ACTIVITY: What you return should be the full listing, copied exactly and stripped of its pictures.

#### RECORDED DATA ####

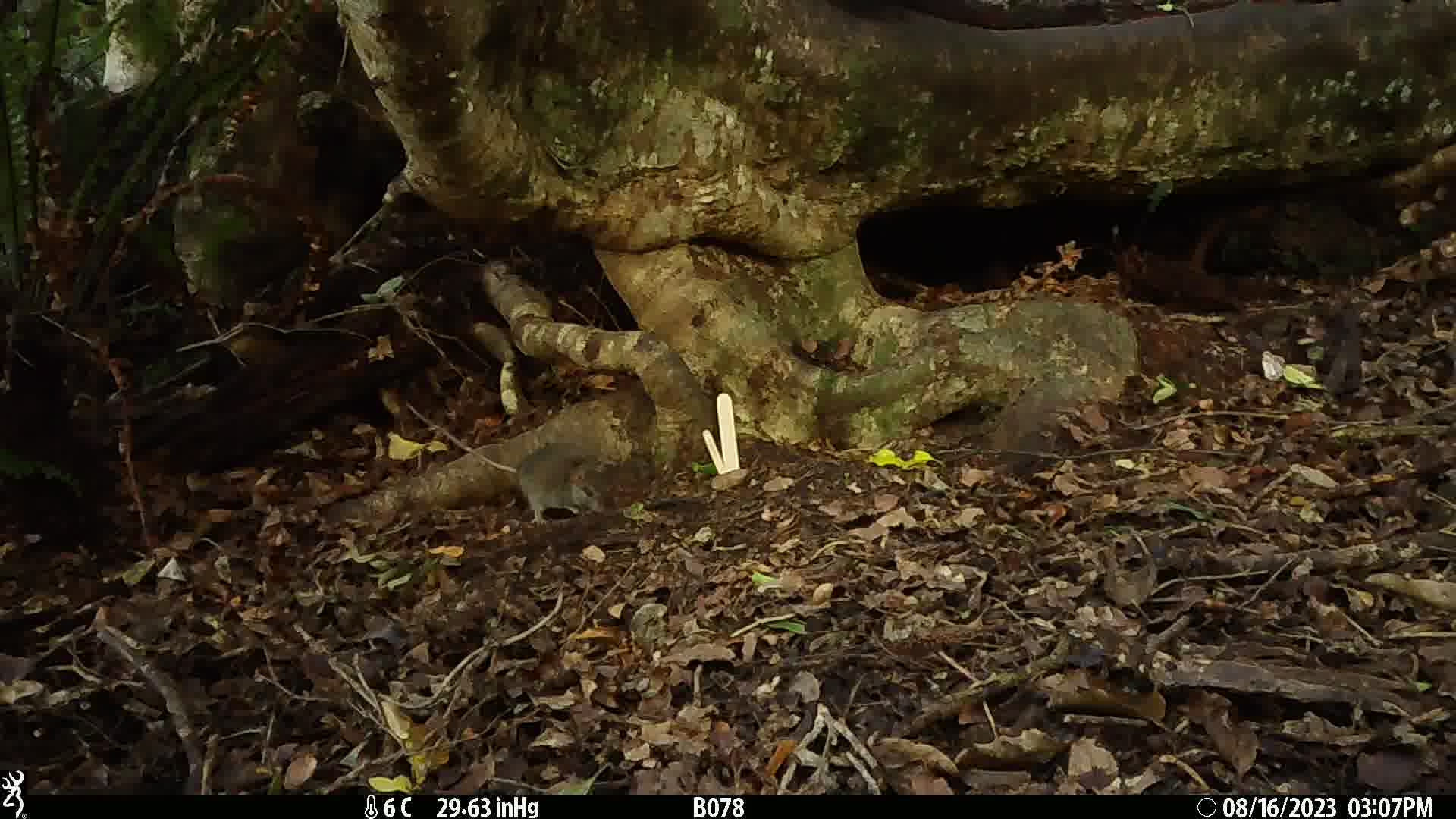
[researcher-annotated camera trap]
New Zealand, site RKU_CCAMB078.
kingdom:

####

EXPECTED OUTPUT:
[researcher-annotated camera trap]
New Zealand, site RKU_CCAMB078.
kingdom:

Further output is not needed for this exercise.